--- START ---

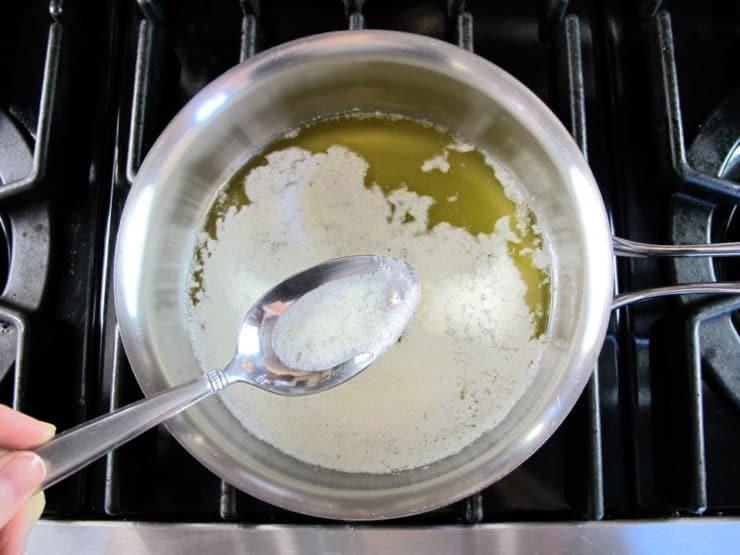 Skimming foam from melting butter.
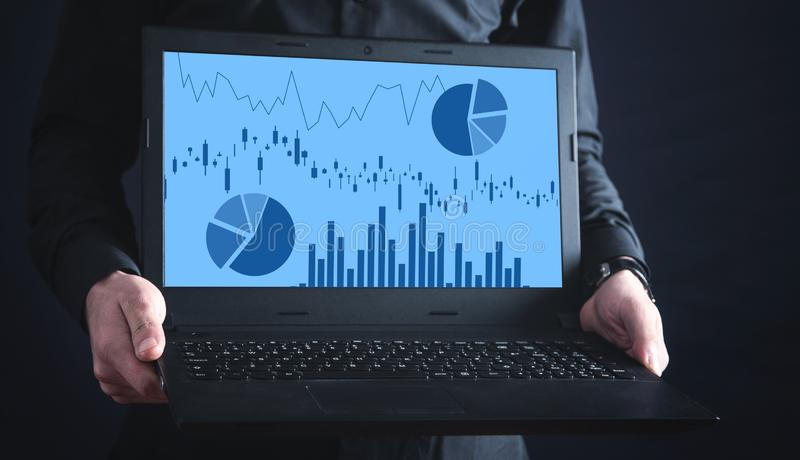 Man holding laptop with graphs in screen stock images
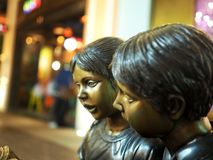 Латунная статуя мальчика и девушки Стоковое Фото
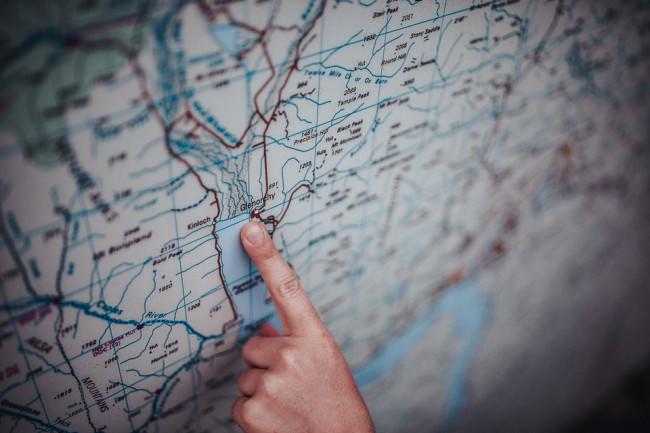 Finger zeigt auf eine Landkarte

--- END ---

WHAT IS EXPECTED
Your answer must be an exact copy of the listing, minus its pictures.

SOLVED EXERCISE
 Skimming foam from melting butter.
 Man holding laptop with graphs in screen stock images
 Латунная статуя мальчика и девушки Стоковое Фото
 Finger zeigt auf eine Landkarte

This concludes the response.